▶ [ASSIGNMENT]
Exact copy, no pictures: output all the records that follow.

─── SOURCE DATA

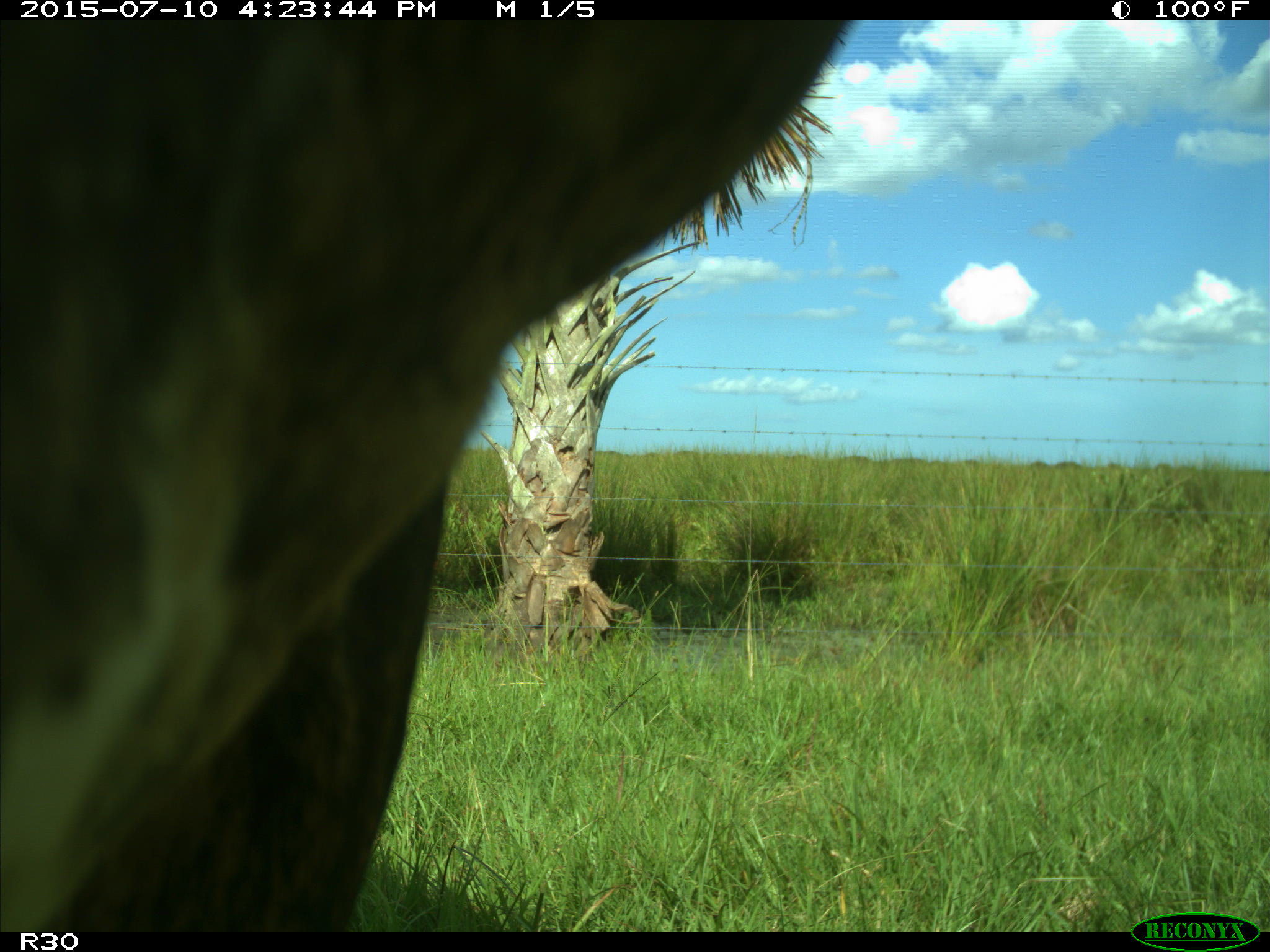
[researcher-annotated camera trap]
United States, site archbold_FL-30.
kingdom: Animalia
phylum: Chordata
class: Mammalia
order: Artiodactyla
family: Bovidae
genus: Bos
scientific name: Bos taurus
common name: domestic cow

──────

▶ [RESPONSE TO THE EXERCISE]
[researcher-annotated camera trap]
United States, site archbold_FL-30.
kingdom: Animalia
phylum: Chordata
class: Mammalia
order: Artiodactyla
family: Bovidae
genus: Bos
scientific name: Bos taurus
common name: domestic cow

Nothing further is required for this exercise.